Annotate Based on the Reading Purpose

Giving students highlighters to identify important information can often lead to them marking nothing or painting everything. This is a typical problem when first teaching text annotation.

The solution to transforming “painters” to selective highlighters is to define what is considered important information–and this is determined by the reading purpose.

Explain to students that there is a direct connection between questions and annotations. Each text-dependent question sends readers back into the text with a new mission, a new reading purpose. They are looking for relevant details that may help in answering that particular question. Those words and phrases are the ones they should highlight/annotate.

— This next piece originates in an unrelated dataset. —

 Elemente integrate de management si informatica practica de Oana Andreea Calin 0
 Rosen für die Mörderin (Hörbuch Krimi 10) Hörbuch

To demonstrate, reveal “The House” passage, found within Chris Tovani’s book I Read It, But Don’t Get It.

Without a reading purpose, nothing in this passage seems particularly noteworthy. However, if students were to mark the information a burglar would want to know, then their definition of “important details” just became clear. They would mark details like unlocked door, tall hedges, and loose cash.

Since text-dependent questions drive the important details student annotate, then each question will send students back into the same text but with a new purpose. For example, if students were to mark this same passage for the relevant information a realtor would want to know, then textual evidence would likely include the newly painted rooms, old rotted roof, and basement plumbing situation.

When teaching annotation, go beyond arming students with highlighters and assuming they will know what to mark. Rather, define what is considered “important information” by providing a specific reading purpose (i.e., the text-dependent question). This will then drive which textual details they highlight–the ones relevant in answering the question.